++++ SELECTED EXCERPT

NCERT Solutions for Class 7 Maths Chapter 1: Integers - Exercise 1.3

Exercise 1.3

1. Find each of the following products:

a. $3\,\,\times \,\,\left( -1 \right)$

Ans: While multiplying a negative integer and a positive integer, multiply them as whole numbers and then put a minus sign $\left( - \right)$ before the product i.e., 

$3\times \left( -1 \right)=-3$

b. $\left( -1 \right)\,\,\times \,\,225$

Ans: While multiplying a negative integer and a positive integer, multiply them as whole numbers and then put a minus sign $\left( - \right)$ before the product i.e., 

$\left( -1 \right)\times 225=-225$

c. $\left( -21 \right)\,\,\times \,\,\left( -30 \right)$

Ans: While multiplying two negative integers, multiply them as whole numbers and then put a plus sign $\left( + \right)$ before the product i.e., 

$\left( -21 \right)\times \left( -30 \right)=630$

d. $\left( -316 \right)\,\,\times \,\,\left( -1 \right)$

Ans: While multiplying two negative integers, multiply them as whole numbers and then put a plus sign $\left( + \right)$ before the product i.e., 

$\left( -316 \right)\times \left( -1 \right)=316$

e. $\left( -15 \right)\,\,\times \,\,0\,\,\times \,\,\left( -30 \right)$

Ans: While multiplying two negative integers, multiply them as whole numbers and then put a plus sign $\left( + \right)$ before the product i.e., 

$\left( -15 \right)\times \,0\times \left( -18 \right)=0$

f. $\left( -12 \right)\,\,\times \,\,\left( -11 \right)\,\,\times \,\,\left( 10 \right)$

Ans: While multiplying two negative integers, multiply them as whole numbers and then put a plus sign $\left( + \right)$ before the product i.e., 

$\left[ \left( -12 \right)\times \left( -11 \right) \right]\times \left( 10 \right)=132\times 10=1320$

g. $9\,\,\times \,\,\left( -3 \right)\,\,\times \,\,\left( -6 \right)$

Ans: While multiplying two negative integers, multiply them as whole numbers and then put a plus sign $\left( + \right)$ before the product i.e., 

$9\times \left[ \left( -3 \right)\times \left( -6 \right) \right]=9\times 18=162$

h. $\left( -18 \right)\,\,\times \,\,\left( -5 \right)\,\,\times \,\,\left( -4 \right)$

Ans: While multiplying two negative integers, multiply them as whole numbers and then put a plus sign $\left( + \right)$ before the product i.e., $\left[ \left( -18 \right)\times \left( -5 \right) \right]\times \left( -4 \right)=90\times \left( -4 \right)$   ….. (1)

++++++++
++++ STORED DATA

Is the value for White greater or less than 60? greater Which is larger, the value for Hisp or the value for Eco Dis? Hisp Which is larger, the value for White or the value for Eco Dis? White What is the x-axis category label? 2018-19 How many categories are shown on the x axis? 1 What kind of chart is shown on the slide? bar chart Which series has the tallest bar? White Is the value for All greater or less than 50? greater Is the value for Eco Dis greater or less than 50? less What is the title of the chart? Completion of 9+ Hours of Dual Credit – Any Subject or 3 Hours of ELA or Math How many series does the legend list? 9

++++++++
++++ STORED DATA

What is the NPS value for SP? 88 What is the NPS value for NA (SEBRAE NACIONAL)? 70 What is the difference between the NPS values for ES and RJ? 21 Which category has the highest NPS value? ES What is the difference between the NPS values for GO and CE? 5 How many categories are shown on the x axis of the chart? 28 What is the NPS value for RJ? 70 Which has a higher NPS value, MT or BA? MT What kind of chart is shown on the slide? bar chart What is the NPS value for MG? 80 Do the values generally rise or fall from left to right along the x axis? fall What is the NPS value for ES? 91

++++++++

ACTIVITY: Continue the Class 7 integers exercise solutions, starting right after the last line shown.

EXPECTED OUTPUT:
While multiplying a negative integer and a positive integer, multiply them as whole numbers and then put a minus sign $\left( - \right)$ before the product i.e., from (1), 

$\left[ \left( -18 \right)\times \left( -5 \right) \right]\times \left( -4 \right)=-360$

i. $\left( -1 \right)\,\,\times \,\,\left( -2 \right)\,\,\times \,\,\left( -3 \right)\,\,\times \,\,4$

Ans: While multiplying two negative integers, multiply them as whole numbers and then put a plus sign $\left( + \right)$ before the product and while multiplying a negative integer and a positive integer, multiply them as whole numbers and then put a minus sign $\left( - \right)$ before the product i.e., 

$\left[ \left( -1 \right)\times \left( -2 \right) \right]\times \left[ \left( -3 \right)\times 4 \right]=2\times \left( -12 \right)=-24$

j. $\left( -3 \right)\,\,\times \,\,\left( -6 \right)\,\,\times \,\,\left( 2 \right)\,\,\times \,\,\left( -1 \right)$

Ans: While multiplying two negative integers, multiply them as whole numbers and then put a plus sign $\left( + \right)$ before the product and while multiplying a negative integer and a positive integer, multiply them as whole numbers and then put a minus sign $\left( - \right)$ before the product i.e., 

$\left[ \left( -3 \right)\times \left( -6 \right) \right]\times \left[ \left( 2 \right)\times \left( -1 \right) \right]=\left( 18 \right)\times \left( -2 \right)=-36$

2. Verify the following:

a. $18\,\,\times \,\,\left[ 7+\left( -3 \right) \right]=\left[ 18\times 7 \right]+\left[ 18\times \left( -3 \right) \right]$

Ans: Given expression, $18\times \left[ 7+\left( -3 \right) \right]=\left[ 18\times 7 \right]+\left[ 18\times \left( -3 \right) \right]$.

Simplifying the given expression by first solving the square brackets.

While multiplying a negative integer and a positive integer, multiply them as whole numbers and then put a minus sign $\left( - \right)$ before the product.

$\Rightarrow \,\,18\times \left[ 4 \right]=\left[ 126 \right]+\left[ -54 \right]$ 

$\Rightarrow \,\,72=72$

$\Rightarrow \,\,\text{L}\text{.H}\text{.S}\text{.}=\text{R}\text{.H}\text{.S}\text{.}$

Hence verified.

b. $\left( -21 \right)\times \left[ \left( -4 \right)+\left( -6 \right) \right]=\left[ \left( -21 \right)\times \left( -4 \right) \right]+\left[ \left( -21 \right)\times \left( -6 \right) \right]$ 

Ans: Given expression, $\left( -21 \right)\times \left[ \left( -4 \right)+\left( -6 \right) \right]=\left[ \left( -21 \right)\times \left( -4 \right) \right]+\left[ \left( -21 \right)\times \left( -6 \right) \right]$

Simplifying the given expression by first solving the square brackets.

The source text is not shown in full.